The Scottish serve “hot pot” which is a spiced version of Wassail.
It’s the custom to drink a glass or two at home before you share with your neighbors!
I like that idea!
In Holland toasts are given with hot, spiced wine. Hm, another idea is brewing!
More presents? I think I could live with that!
In Rome, it’s gifts of gilded nuts or coins.
The Persians exchanged eggs, the symbol of fertility. Hm, maybe those of us who still have hens laying in the cold weather can share farm fresh eggs!
In early Egypt flasks made of earthenware were exchanged.
In Scotland to bring a person good luck, coal, shortbread and silverware are given.
Reflect on your life and the New year ahead.
A new year on the rise is a prime opportunity to take a look at life.
Making a New Year’s resolution is a way to reflect on the past year and plan on the future. This practice may have begun as early as 2600 B.C.
During the observance of Rosh Hashanah Jews have a time for personal introspection and prayer, as well as visiting graves of loved ones.
Since 1770 Christian churches have held a Watch-night service a custom that began in Philadelphia at Old St. Georges Methodist Church.
Other beliefs and customs.
Some beliefs and customs are just sayings or proverbs passed down from family to family, region to region, country to country.

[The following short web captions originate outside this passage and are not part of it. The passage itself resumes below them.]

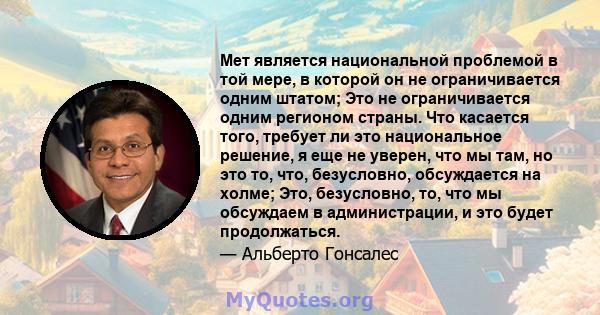 Мет является национальной проблемой в той мере, в которой он не ограничивается одним штатом; Это не ограничивается одним регионом страны. Что касается того, требует ли это национальное решение, я еще не уверен, что мы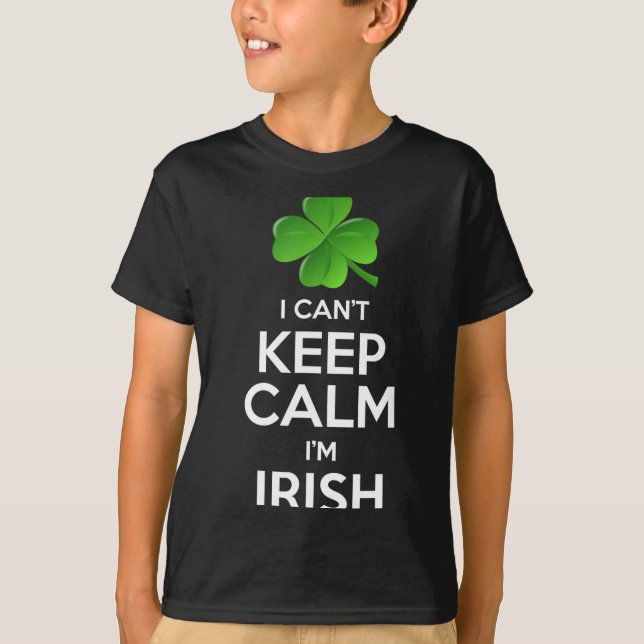 T-shirt I Can't Keep Calm I'm Irish St Patrick's Day Funny (Devant)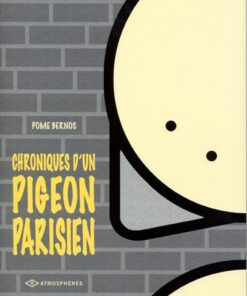 Chroniques d'un pigeon parisien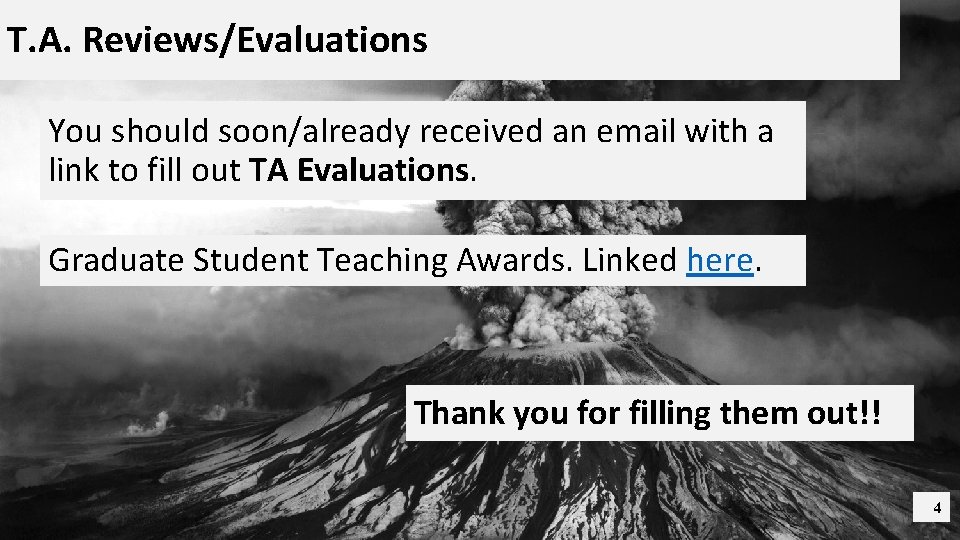 T. A. Reviews/Evaluations You should soon/already received an email with a link to fill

Here is a couple of my favorites!
On New Year’s Eve, kiss the person you hope to keep kissing. – This one Mr.Cheese and I will practice every year at midnight, if we can stay awake that long! 😉
If the old year goes out like a lion, the new year will come in like a lamb.
Begin the new year square with every man. (i.e., pay your debts!) –Robert B. Thomas, founder of The Old Farmer’s Almanac –
And finally my personal favorite: What ever you do New Year’s Day, you will be doing all year-long! With that said, you better make it a good day!